# Jet Ski Fresh Connection



## JetSkiBrian (Jun 1, 2009)

It was windy this afternoon but I had company coming over so I wanted some fresh Cobia for dinner. Luckily even though I got a late start and it was three and four footers I still managed to catch dinner. I caught this cobia on a live eel at 4:30 and he was on my dinner plate by 6:30 tonight. Here are couple pictures I took today.









Tonight was Creamy Italian Garlic Cobia Wrap with grilled cobia, lettuce, tomatoes and red onion. 




I saw flipper today.





Caught a bunch of Blue Crabs off my dock.



Had a good thunderstorm two nights ago.


----------



## akhan (Mar 17, 2011)

Lucky guests - fresh meal!
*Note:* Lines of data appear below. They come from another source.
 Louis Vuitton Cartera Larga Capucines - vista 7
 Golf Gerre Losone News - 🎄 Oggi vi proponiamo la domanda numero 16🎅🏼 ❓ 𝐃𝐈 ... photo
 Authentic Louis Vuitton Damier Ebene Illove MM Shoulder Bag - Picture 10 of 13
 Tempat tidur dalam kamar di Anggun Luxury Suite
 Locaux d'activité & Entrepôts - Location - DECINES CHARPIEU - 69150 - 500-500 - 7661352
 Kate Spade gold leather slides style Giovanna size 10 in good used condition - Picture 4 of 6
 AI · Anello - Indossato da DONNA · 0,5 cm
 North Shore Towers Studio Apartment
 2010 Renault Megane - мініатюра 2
Pics are great as usual Brian - keep it up!!


----------



## Tracker01 (Apr 4, 2011)

Living the life. Great pictures.


----------



## JetSkiBrian (Jun 1, 2009)

Thanks! Another fun day.


----------



## ncdead (Jun 16, 2015)

Nice catch and great pics as always. Tough to get that lightning strike photo...fantastic. Thanks for sharing!


----------



## Surf_Pier_Guy (Jun 9, 2000)

Wow! Thank you Brian for sharing. I look forward to each of your posting. Thank you! Thank you!!!


----------



## spydermn (Apr 26, 2009)

OMG that taco looks amazing!!!!

Loosk like fun fishing


----------



## Banus (Apr 21, 2004)

Nice work!


----------